It was great, and wonderful. And I hated it. I had lost control. I could hardly remember any of my dives; only the experience of calm and bliss. My mind could not stand it. It had been ignored and shut down through that entire meet and it was determined to regain its authority. Sadly, it did so with a vengeance at Nationals and it was years before I experienced the zone to that degree again.
Diving was never really about diving for me. For all the conference titles, accolades and failures, the real purpose of diving was to teach me about life. Years later, I had a second sporting career playing lacrosse – a violent, full-contact field sport that could not be more different from diving. By the time I took up lacrosse, I had learned a lot more from my mother about what I had experienced in Pittsburgh more than ten years prior. So getting in the zone for lacrosse was far less elusive for me than it was for diving. And while my lacrosse days ended with a serious shoulder injury five years ago and no sport has taken its place, I actually find the zone more achievable now than ever.

Record excerpts>

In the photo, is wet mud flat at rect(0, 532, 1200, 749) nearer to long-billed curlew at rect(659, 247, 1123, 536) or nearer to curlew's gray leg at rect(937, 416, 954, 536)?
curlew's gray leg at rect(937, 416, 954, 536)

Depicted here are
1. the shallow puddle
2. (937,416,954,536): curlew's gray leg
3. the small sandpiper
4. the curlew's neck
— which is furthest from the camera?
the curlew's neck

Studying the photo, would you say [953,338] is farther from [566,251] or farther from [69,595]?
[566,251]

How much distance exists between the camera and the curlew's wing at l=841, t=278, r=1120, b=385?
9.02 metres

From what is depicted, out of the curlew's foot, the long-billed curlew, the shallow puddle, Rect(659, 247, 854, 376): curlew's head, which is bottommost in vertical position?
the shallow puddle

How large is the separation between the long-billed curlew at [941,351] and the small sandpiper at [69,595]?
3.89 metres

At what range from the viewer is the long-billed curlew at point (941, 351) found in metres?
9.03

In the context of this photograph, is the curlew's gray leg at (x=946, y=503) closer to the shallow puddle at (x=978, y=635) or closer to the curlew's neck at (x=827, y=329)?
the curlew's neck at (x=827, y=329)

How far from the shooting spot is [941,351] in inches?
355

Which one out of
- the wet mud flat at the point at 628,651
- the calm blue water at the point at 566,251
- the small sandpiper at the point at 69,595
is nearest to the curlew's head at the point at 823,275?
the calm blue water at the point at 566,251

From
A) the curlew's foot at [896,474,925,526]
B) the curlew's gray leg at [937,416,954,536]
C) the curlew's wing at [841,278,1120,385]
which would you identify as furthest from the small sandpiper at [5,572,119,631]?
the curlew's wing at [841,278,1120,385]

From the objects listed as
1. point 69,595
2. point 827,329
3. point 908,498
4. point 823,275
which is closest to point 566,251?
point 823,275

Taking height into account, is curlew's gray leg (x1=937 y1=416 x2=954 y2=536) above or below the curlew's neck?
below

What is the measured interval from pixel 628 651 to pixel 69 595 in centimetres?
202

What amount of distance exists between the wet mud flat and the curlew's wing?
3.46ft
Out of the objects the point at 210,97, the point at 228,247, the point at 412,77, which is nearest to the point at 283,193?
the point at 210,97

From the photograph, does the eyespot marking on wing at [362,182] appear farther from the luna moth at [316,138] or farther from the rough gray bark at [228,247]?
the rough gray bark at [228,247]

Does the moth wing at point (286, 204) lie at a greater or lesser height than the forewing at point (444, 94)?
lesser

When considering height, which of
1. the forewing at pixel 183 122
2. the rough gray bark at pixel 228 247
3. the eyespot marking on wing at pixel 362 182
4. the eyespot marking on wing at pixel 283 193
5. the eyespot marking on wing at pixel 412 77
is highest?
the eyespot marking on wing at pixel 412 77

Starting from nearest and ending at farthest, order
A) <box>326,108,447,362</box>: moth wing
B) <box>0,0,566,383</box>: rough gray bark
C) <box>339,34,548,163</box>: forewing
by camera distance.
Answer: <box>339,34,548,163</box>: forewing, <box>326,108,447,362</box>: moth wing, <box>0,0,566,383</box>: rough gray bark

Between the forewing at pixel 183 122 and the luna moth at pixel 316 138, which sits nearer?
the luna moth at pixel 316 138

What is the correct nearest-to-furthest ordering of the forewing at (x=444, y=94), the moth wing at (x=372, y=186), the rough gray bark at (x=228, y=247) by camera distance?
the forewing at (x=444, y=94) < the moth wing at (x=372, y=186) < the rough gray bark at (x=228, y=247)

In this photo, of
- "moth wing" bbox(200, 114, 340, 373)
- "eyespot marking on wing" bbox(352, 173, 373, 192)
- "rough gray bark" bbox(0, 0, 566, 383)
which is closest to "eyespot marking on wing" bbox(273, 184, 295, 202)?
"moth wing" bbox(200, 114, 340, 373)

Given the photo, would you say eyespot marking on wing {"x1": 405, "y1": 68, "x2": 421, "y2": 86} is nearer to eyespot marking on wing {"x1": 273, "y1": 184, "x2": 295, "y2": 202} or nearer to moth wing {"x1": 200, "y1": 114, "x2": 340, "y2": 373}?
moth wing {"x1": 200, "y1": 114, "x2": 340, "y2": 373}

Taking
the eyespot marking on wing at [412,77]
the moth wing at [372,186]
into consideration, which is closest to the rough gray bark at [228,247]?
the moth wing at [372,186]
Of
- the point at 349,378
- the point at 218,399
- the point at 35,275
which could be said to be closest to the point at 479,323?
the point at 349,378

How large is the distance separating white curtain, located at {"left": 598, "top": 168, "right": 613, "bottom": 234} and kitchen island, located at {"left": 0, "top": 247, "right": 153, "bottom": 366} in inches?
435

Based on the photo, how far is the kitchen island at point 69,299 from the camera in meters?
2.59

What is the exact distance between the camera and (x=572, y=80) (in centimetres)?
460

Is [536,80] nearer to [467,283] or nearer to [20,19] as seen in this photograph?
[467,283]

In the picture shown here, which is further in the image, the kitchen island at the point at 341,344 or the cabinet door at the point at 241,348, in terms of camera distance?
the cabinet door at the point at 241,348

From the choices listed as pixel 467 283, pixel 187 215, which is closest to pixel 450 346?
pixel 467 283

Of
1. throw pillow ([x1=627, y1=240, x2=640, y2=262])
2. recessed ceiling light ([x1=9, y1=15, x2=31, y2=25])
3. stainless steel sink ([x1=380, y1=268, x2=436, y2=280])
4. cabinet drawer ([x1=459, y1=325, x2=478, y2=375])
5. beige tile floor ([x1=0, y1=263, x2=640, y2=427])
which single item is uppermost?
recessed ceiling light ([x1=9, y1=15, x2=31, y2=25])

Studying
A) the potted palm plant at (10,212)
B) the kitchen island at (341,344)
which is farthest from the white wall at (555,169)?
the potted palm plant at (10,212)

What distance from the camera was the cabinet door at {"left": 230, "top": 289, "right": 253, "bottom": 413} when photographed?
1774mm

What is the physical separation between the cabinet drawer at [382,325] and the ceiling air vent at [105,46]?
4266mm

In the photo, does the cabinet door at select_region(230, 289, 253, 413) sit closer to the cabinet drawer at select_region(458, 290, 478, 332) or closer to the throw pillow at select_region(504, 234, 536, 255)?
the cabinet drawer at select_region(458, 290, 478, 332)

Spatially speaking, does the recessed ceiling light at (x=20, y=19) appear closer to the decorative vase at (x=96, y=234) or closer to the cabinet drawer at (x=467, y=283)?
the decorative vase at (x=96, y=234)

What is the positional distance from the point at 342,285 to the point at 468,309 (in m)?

Task to complete>
Answer these from the text above on diving and the zone:
1. At which event did the writer's mind regain its authority "with a vengeance"?
2. In what city did the writer have the experience they later learned more about from their mother?
3. What ended the writer's lacrosse days?

Solution to the problem>
1. Nationals
2. Pittsburgh
3. A serious shoulder injury, five years ago